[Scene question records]

○ ○ ○ ○ ○ ○ ○

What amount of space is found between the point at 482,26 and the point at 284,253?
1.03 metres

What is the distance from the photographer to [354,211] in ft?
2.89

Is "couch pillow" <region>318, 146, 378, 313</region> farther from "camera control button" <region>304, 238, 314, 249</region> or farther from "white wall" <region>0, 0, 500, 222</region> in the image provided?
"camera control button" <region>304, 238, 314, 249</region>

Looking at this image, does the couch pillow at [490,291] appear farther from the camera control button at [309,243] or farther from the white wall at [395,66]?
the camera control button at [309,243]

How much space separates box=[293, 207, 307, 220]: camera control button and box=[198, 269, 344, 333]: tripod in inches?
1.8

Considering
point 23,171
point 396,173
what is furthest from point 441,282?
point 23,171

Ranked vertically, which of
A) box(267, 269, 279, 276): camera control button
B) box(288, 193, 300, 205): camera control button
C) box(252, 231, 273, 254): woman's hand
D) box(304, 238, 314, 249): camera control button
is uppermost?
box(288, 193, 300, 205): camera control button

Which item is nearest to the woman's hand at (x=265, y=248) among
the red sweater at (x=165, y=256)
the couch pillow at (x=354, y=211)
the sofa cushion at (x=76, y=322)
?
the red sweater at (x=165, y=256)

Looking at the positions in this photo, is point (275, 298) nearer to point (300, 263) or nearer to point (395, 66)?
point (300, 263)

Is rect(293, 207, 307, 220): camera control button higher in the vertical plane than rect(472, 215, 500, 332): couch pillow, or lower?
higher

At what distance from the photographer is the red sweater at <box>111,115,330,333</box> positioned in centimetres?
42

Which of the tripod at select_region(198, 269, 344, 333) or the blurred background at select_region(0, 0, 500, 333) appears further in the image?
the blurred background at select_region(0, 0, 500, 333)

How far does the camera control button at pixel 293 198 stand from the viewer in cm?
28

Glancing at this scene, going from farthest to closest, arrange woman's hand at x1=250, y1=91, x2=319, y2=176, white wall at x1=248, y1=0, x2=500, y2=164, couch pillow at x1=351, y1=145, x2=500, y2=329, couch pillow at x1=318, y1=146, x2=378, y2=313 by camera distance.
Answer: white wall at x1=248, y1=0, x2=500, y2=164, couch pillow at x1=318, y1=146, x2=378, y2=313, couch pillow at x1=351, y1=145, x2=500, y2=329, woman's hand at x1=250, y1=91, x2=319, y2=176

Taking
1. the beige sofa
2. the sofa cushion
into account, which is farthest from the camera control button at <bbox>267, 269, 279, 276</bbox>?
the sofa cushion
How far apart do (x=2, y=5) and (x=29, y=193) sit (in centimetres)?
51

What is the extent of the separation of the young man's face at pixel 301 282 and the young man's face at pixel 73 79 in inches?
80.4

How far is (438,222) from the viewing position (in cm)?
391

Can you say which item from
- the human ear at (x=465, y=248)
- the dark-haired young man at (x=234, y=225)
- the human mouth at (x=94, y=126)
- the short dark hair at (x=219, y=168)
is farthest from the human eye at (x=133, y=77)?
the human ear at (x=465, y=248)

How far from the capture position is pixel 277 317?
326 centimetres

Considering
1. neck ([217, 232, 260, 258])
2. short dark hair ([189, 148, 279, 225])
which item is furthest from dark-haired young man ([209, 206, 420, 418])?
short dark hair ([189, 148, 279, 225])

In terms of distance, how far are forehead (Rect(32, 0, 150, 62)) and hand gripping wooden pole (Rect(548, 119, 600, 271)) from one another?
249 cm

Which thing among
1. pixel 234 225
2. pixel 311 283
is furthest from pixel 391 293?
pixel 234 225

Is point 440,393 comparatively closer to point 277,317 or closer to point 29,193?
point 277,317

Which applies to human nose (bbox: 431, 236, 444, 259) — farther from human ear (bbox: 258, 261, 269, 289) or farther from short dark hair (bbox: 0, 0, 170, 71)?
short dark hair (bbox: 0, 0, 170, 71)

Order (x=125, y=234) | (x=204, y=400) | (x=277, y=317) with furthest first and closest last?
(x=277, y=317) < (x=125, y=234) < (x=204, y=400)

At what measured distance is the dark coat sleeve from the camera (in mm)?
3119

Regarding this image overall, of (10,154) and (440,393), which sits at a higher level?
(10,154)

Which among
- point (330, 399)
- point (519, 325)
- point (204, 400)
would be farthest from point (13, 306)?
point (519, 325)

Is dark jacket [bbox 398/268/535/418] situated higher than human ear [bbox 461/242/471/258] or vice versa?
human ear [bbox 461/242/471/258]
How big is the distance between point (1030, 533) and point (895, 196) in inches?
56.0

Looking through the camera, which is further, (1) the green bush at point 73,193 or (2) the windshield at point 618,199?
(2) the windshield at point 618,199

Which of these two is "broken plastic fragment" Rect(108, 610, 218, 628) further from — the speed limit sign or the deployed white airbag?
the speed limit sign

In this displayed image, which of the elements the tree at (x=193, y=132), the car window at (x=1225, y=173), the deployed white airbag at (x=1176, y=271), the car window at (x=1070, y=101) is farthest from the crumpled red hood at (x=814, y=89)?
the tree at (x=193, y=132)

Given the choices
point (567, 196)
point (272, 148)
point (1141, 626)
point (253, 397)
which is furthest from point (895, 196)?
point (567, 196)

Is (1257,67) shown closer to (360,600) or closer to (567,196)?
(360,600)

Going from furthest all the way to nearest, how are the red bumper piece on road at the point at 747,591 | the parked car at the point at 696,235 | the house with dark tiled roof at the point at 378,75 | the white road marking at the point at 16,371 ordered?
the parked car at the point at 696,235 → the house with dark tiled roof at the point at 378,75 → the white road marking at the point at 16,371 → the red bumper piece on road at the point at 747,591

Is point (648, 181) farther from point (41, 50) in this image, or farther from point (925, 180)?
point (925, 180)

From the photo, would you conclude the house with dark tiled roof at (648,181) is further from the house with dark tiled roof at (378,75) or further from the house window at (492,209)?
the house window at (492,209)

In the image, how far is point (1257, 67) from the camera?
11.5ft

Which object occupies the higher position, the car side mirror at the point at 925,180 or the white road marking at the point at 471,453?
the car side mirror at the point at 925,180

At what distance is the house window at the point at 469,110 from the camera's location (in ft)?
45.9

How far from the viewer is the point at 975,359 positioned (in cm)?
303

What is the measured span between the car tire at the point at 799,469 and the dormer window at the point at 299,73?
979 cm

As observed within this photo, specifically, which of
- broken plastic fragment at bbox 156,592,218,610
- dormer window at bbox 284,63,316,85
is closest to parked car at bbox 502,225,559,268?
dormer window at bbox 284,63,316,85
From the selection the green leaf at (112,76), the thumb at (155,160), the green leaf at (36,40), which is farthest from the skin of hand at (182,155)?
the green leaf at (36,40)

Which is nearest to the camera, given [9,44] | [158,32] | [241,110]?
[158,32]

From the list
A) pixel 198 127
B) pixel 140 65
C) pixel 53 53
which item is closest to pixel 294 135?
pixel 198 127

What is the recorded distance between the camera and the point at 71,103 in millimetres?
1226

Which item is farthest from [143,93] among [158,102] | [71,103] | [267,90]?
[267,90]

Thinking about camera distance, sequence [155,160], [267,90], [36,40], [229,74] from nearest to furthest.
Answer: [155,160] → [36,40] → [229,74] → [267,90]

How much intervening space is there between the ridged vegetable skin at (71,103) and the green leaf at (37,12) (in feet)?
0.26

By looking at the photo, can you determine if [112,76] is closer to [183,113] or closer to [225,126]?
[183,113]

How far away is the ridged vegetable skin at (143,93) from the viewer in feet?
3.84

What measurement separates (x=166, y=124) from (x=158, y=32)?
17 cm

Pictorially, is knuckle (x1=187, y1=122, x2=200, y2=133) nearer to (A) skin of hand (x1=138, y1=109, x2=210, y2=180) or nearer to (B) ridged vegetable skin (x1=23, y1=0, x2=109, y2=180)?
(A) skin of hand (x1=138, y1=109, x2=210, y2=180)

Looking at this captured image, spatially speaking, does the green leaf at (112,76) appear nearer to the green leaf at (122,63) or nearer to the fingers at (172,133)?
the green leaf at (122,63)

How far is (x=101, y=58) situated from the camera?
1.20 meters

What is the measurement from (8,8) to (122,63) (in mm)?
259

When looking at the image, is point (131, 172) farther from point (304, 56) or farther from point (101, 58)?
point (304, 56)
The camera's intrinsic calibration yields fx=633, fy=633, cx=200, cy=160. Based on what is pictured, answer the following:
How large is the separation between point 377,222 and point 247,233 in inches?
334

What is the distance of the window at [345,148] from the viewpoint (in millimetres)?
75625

○ ○ ○ ○ ○ ○ ○

Written exercise -
Emit verbatim the lines running from the one with "How far away" through the last line of the data, both endpoints inclusive.

Correct result -
How far away is the ridged vegetable skin at (143,93) from the viewer in feet?
3.84

What measurement separates (x=166, y=124) from (x=158, y=32)?
17 cm

Pictorially, is knuckle (x1=187, y1=122, x2=200, y2=133) nearer to (A) skin of hand (x1=138, y1=109, x2=210, y2=180) or nearer to (B) ridged vegetable skin (x1=23, y1=0, x2=109, y2=180)?
(A) skin of hand (x1=138, y1=109, x2=210, y2=180)

Looking at this captured image, spatially speaking, does the green leaf at (112,76) appear nearer to the green leaf at (122,63) or nearer to the fingers at (172,133)?
the green leaf at (122,63)

How far is (x=101, y=58) situated from the camera?
1.20 meters

What is the measurement from (8,8) to (122,63) (in mm)?
259

When looking at the image, is point (131, 172) farther from point (304, 56) or farther from point (101, 58)?
point (304, 56)
The camera's intrinsic calibration yields fx=633, fy=633, cx=200, cy=160. Based on what is pictured, answer the following:
How large is the separation between point 377,222 and point 247,233 in inches?
334

What is the distance of the window at [345,148] from the viewpoint (in millimetres)?
75625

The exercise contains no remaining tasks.